Gdzie jest Lewandowska ?!

Groźby Roberta Lewandowskiego wobec porywacza !

Iwona Lewandowska usiadła na krześle widząc nagłówki trzech gazet przyniesionych przez wystraszoną córkę. Spojrzała załzawionymi oczami na zdjęcie synowej, a zaraz obok na syna, który trzymał na rękach wystraszoną córkę. Oboje byli ubrudzeni od wybuchu. 
- Milena jedziemy do Warszawy w tej chwili !
Wyszła z domu razem z córką i wsiadły do samochodu kierując się do mieszkania piłkarza. 
- Robert ?! Robert ?!
- Przepraszam, ale pan Lewandowski kazał nam nikogo nie wpuszczać.

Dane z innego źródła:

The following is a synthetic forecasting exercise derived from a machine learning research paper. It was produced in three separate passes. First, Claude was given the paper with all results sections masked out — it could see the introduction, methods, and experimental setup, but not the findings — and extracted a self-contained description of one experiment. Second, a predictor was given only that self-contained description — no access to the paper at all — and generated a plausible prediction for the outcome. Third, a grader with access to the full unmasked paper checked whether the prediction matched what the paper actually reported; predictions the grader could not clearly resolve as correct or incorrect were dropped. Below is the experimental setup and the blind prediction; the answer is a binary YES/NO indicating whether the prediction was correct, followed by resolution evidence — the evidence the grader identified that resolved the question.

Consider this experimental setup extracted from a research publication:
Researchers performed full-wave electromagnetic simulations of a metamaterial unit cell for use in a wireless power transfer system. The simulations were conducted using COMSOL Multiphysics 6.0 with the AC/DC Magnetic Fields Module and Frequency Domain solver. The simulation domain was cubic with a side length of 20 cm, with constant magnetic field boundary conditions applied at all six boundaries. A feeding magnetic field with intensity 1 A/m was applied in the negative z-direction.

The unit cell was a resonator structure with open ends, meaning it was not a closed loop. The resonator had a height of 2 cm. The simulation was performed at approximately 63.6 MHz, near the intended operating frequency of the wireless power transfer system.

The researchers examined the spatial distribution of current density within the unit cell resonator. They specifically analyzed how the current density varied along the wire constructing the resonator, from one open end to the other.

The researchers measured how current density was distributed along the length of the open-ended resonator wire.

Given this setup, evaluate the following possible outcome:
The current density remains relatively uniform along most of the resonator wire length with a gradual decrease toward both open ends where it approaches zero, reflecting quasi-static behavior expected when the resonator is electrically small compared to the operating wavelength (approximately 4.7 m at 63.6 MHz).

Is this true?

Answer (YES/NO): NO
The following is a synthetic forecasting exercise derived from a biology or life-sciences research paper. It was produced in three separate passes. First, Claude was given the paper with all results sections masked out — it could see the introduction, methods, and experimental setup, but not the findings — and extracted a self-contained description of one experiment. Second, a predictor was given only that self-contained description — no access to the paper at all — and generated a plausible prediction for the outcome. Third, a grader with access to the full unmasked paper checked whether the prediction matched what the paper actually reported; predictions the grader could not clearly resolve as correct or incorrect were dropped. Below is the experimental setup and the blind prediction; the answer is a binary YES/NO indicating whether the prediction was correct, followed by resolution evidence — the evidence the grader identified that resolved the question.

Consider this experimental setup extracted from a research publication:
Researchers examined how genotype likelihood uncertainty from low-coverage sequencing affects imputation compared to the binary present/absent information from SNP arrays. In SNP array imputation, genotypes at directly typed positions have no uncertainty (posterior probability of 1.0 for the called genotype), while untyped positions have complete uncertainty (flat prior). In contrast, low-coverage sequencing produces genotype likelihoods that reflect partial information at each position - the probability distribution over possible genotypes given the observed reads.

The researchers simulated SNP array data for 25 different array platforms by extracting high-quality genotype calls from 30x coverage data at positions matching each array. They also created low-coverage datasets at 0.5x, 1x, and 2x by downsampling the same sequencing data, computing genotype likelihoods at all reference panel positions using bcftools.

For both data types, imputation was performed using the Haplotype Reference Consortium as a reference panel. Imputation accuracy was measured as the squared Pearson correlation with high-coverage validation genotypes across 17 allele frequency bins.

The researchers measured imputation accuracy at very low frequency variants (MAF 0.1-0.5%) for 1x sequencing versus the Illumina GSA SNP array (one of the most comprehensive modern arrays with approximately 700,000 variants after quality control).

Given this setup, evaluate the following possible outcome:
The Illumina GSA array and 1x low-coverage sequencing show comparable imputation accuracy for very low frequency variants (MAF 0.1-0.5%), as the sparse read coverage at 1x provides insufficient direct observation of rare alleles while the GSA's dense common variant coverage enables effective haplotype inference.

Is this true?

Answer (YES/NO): NO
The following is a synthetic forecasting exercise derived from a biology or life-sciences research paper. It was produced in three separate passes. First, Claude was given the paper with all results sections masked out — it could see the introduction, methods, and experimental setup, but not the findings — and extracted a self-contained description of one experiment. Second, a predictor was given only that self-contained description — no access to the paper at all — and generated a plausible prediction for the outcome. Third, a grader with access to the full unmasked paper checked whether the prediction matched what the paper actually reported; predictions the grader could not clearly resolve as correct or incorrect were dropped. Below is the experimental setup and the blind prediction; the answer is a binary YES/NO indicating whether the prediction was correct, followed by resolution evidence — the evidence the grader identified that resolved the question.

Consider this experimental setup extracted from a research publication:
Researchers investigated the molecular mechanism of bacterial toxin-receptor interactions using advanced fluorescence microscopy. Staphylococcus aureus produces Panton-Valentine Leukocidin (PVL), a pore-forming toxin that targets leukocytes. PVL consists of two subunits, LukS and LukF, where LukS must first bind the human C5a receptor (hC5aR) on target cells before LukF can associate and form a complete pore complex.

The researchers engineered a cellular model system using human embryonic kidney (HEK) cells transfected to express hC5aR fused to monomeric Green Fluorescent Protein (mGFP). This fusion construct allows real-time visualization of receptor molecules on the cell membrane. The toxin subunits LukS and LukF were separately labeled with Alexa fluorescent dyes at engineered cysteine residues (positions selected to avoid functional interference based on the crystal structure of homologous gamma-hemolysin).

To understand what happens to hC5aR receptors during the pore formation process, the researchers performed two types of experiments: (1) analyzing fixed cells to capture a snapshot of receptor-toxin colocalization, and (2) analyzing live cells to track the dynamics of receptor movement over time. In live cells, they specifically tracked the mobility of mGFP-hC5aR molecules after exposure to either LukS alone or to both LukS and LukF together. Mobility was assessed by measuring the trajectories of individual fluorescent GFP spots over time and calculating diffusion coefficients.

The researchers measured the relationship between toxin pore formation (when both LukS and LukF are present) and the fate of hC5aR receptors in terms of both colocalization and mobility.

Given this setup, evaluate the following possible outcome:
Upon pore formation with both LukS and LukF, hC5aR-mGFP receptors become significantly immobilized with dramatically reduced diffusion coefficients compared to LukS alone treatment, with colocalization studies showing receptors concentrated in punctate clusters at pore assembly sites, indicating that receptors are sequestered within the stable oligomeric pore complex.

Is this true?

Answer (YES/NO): NO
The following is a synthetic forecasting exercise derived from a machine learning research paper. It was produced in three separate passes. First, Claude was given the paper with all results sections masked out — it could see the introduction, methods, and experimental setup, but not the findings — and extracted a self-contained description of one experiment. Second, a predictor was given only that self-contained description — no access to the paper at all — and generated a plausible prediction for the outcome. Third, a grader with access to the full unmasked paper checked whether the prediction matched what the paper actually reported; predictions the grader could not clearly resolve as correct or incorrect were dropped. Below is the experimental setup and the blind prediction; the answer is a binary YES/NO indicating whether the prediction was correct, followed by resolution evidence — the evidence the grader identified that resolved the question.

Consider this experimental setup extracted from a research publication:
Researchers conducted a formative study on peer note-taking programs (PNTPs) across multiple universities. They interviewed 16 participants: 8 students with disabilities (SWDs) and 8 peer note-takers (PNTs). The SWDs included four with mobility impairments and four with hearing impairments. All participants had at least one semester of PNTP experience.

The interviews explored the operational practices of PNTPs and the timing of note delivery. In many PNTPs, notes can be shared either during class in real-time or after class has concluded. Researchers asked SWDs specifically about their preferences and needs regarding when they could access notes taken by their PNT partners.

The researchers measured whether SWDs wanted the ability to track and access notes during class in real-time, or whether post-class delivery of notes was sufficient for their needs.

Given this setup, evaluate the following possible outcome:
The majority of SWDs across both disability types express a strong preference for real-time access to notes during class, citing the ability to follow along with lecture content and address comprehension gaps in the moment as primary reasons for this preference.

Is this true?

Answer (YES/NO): YES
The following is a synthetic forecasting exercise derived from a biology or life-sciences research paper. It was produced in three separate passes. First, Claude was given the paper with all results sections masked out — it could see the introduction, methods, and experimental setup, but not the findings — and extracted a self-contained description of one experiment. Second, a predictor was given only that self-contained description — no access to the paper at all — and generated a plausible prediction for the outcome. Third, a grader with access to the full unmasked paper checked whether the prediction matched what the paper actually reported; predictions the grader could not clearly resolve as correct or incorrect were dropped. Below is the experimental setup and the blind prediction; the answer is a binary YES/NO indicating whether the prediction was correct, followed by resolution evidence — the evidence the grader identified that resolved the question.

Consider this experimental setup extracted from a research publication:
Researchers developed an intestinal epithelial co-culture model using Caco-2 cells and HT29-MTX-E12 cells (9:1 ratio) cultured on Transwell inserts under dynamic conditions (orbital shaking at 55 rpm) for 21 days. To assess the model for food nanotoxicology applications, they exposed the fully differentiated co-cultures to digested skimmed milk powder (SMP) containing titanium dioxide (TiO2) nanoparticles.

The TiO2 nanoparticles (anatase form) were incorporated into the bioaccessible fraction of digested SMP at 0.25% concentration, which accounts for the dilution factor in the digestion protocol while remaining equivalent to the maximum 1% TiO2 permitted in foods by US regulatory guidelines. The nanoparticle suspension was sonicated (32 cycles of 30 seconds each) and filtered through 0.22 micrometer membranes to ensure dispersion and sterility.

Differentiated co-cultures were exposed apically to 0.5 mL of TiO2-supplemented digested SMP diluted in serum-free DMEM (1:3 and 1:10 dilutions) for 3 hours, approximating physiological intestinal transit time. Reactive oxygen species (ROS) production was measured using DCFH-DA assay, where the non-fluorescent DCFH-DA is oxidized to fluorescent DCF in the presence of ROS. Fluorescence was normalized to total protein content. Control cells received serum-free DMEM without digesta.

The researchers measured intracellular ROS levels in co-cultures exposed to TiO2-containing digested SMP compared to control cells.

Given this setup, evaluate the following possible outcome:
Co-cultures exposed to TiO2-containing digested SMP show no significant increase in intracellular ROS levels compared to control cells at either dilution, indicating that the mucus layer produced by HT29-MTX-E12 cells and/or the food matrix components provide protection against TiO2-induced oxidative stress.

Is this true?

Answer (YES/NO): NO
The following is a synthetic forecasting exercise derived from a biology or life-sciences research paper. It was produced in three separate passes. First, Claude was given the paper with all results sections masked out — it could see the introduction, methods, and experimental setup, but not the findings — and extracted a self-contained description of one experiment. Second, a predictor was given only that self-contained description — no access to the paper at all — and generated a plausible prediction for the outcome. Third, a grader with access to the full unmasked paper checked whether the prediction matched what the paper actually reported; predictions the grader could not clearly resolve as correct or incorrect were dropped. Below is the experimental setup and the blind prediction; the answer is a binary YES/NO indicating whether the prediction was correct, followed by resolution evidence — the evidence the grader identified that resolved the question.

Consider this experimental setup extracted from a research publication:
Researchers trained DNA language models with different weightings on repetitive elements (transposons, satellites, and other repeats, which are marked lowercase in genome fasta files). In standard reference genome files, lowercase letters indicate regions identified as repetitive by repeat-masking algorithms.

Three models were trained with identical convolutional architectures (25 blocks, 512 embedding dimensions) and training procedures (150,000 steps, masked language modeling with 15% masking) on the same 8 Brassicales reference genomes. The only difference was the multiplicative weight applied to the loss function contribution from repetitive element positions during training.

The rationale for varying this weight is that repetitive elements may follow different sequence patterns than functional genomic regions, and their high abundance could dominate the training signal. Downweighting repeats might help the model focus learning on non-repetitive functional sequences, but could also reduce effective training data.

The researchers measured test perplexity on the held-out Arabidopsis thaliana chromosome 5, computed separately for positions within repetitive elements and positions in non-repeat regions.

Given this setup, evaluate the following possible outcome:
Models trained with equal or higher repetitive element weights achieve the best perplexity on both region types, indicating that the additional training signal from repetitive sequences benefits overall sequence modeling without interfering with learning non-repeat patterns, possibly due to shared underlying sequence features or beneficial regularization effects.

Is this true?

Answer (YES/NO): NO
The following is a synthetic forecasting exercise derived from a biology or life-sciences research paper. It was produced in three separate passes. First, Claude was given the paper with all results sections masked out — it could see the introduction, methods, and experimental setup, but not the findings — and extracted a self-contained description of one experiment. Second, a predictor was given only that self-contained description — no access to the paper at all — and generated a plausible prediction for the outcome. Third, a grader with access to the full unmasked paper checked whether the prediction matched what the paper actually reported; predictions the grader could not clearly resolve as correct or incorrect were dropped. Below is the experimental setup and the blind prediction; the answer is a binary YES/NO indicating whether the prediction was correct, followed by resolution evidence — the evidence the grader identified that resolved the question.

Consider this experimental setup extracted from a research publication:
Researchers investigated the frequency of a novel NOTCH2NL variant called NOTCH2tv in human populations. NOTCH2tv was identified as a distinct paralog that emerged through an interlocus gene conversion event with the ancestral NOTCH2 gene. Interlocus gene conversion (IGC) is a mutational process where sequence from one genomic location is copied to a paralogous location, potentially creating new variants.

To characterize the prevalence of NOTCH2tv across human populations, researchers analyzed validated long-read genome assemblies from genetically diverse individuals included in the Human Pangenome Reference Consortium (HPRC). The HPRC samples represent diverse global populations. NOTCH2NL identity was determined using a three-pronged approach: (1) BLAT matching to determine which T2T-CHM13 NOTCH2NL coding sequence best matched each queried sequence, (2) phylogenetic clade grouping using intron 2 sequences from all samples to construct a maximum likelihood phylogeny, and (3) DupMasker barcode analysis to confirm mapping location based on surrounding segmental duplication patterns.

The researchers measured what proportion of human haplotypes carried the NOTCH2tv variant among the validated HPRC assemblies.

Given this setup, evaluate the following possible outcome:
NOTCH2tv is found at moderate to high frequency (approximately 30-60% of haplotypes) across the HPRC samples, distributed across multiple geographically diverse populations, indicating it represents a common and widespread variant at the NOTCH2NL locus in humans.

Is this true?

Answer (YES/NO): NO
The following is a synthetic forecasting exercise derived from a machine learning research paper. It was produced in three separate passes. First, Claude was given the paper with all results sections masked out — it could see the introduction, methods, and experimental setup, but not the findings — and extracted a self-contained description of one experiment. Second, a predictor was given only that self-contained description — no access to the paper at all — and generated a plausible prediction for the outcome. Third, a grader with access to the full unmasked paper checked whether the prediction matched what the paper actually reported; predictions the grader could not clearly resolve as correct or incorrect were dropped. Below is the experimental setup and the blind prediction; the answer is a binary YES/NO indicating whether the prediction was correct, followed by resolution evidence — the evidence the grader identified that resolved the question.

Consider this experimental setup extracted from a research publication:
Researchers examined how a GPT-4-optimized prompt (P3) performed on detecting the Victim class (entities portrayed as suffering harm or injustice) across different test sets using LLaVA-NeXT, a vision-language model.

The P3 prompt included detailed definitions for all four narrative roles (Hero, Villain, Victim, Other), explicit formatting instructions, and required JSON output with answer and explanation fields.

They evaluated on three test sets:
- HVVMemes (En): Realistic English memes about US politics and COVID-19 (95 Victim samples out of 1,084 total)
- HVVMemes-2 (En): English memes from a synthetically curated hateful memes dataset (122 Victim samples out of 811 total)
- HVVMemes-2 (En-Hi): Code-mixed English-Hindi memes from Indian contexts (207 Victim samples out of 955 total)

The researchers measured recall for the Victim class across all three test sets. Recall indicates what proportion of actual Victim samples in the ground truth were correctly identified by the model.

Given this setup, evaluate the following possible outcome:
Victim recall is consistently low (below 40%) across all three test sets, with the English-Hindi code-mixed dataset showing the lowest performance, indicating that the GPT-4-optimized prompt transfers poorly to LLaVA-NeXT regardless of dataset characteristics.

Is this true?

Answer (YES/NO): YES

- To mój syn wy tępe osiłki i macie mnie do niego wpuścić.
- Babcia ?
Kornelia z czerwonymi oczami stanęła za dwójką ochroniarzy i rzuciła się na szyję kobiecie. Wprowadziła obydwie kobiety do środka i zaprowadziła do salonu. Na środku kanapy siedział piłkarz, który bezmyślnie przelewał alkohol ze szklanki do szklanki. Na pozostałych miejscach siedziała reszta reprezentacji i niektóre z żon zawodników.
- Robert dziecko. 
Iwona podeszła i usiadła obok na kanapie przytulając zrozpaczonego syna. 
- Znajdę ją. Nie ważne jak, za jaką cenę, znajdę.